**Page text**
#!/usr/bin/env python
# coding: utf-8

# # 8: Discriptive statistics, Estimation
# 
# 
#  #### [Back to main page](https://petrosyan.page/fall2020math3215)
# 

# ### Box plots

# Below we display the blox plot of the following data:
# 
# $$\{-30,-1, -5, -0.5, 0.5, 0.6, 0, 2, 3, 4.6, 4, 7, 18, 35\}.$$

# In[119]:


# nbi:hide_in
import matplotlib.pyplot as plt
import numpy as np

# set up the figure
fig, ax = plt.subplots(1,1, figsize=(7,4))

# data
data = np.array([-30, -5,  9, 10, 13, 20, 40, 500]).astype(float)
# data = np.array([-30,-1, -5, -0.5, 0.5, 0.6, 0, 2, 3, 4.6, 4, 7, 18, 35]).astype(float)


def percentile(data, p):
    """

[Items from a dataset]
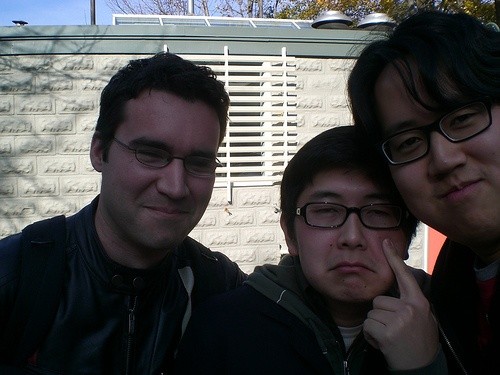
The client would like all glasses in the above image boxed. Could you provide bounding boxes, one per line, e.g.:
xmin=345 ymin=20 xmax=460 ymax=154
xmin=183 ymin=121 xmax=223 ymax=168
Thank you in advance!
xmin=289 ymin=201 xmax=410 ymax=231
xmin=379 ymin=95 xmax=500 ymax=167
xmin=111 ymin=136 xmax=224 ymax=177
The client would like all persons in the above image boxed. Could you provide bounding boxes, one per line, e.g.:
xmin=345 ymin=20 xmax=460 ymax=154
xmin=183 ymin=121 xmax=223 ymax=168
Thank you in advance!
xmin=0 ymin=51 xmax=247 ymax=375
xmin=344 ymin=5 xmax=500 ymax=375
xmin=229 ymin=126 xmax=447 ymax=375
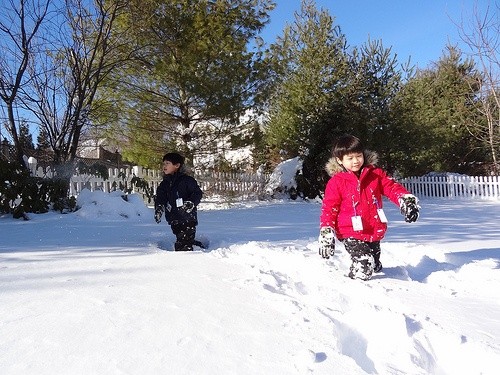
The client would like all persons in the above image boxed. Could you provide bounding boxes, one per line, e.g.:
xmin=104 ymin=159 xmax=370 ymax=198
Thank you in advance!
xmin=318 ymin=135 xmax=422 ymax=281
xmin=154 ymin=152 xmax=206 ymax=251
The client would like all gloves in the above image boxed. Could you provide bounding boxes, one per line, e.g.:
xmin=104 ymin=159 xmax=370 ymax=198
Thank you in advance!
xmin=177 ymin=201 xmax=194 ymax=216
xmin=399 ymin=197 xmax=420 ymax=223
xmin=318 ymin=228 xmax=336 ymax=259
xmin=154 ymin=206 xmax=164 ymax=224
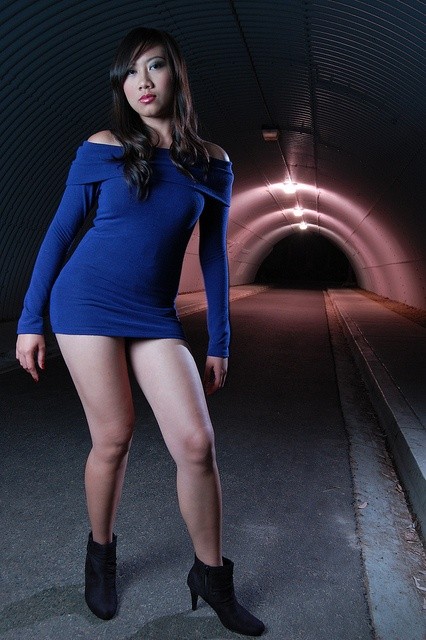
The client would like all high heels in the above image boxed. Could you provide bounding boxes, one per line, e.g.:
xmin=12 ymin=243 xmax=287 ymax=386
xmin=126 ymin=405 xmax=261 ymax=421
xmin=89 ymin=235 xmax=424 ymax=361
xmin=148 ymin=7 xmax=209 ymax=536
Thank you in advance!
xmin=187 ymin=553 xmax=265 ymax=636
xmin=85 ymin=531 xmax=118 ymax=619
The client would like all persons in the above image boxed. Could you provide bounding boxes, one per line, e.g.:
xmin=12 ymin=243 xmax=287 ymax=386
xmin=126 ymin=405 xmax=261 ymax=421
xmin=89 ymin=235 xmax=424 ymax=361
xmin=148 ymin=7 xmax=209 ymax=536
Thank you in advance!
xmin=15 ymin=26 xmax=265 ymax=636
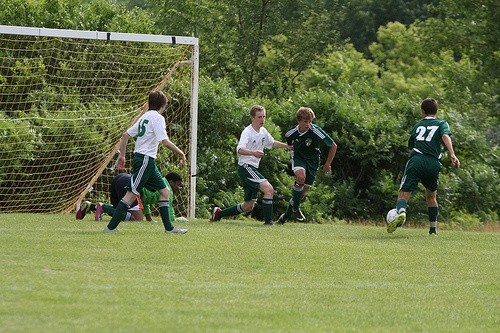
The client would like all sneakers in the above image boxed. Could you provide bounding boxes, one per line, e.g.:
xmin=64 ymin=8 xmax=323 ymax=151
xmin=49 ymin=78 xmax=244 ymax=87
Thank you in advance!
xmin=387 ymin=212 xmax=406 ymax=233
xmin=292 ymin=208 xmax=306 ymax=222
xmin=275 ymin=213 xmax=287 ymax=225
xmin=264 ymin=221 xmax=277 ymax=225
xmin=429 ymin=229 xmax=438 ymax=237
xmin=76 ymin=200 xmax=91 ymax=220
xmin=103 ymin=227 xmax=120 ymax=232
xmin=165 ymin=226 xmax=188 ymax=234
xmin=95 ymin=202 xmax=105 ymax=221
xmin=210 ymin=207 xmax=222 ymax=221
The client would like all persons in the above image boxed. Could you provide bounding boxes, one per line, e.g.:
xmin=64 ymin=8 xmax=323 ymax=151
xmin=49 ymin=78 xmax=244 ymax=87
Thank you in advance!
xmin=212 ymin=105 xmax=293 ymax=226
xmin=76 ymin=172 xmax=188 ymax=223
xmin=387 ymin=99 xmax=460 ymax=236
xmin=275 ymin=107 xmax=337 ymax=225
xmin=102 ymin=91 xmax=188 ymax=234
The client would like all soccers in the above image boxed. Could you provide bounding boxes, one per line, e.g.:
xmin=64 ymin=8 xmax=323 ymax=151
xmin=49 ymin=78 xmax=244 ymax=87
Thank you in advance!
xmin=386 ymin=208 xmax=406 ymax=226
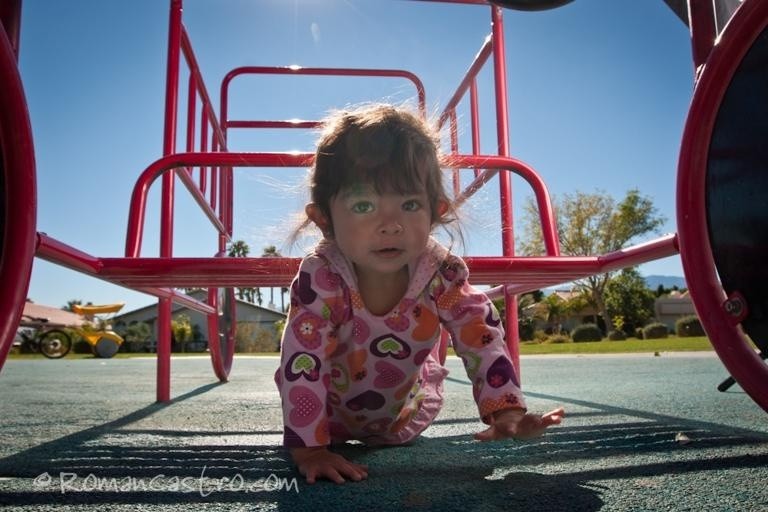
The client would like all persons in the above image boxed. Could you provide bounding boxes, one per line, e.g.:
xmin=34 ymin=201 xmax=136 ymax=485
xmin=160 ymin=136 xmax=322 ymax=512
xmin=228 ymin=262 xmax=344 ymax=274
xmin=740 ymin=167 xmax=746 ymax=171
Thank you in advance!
xmin=272 ymin=98 xmax=565 ymax=484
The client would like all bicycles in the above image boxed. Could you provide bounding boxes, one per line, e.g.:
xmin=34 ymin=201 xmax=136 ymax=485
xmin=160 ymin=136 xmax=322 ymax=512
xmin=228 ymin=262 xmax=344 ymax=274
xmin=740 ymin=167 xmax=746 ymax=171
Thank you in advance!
xmin=7 ymin=312 xmax=73 ymax=363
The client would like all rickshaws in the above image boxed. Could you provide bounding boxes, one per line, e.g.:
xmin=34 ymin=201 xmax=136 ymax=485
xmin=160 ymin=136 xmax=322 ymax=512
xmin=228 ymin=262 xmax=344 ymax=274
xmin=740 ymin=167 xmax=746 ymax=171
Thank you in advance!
xmin=72 ymin=300 xmax=127 ymax=357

**What the exercise asks**
In the descriptive statistics notebook code above, list every number in the array assigned to data on the line that is not commented out.

**Expected answer**
-30, -5, 9, 10, 13, 20, 40, 500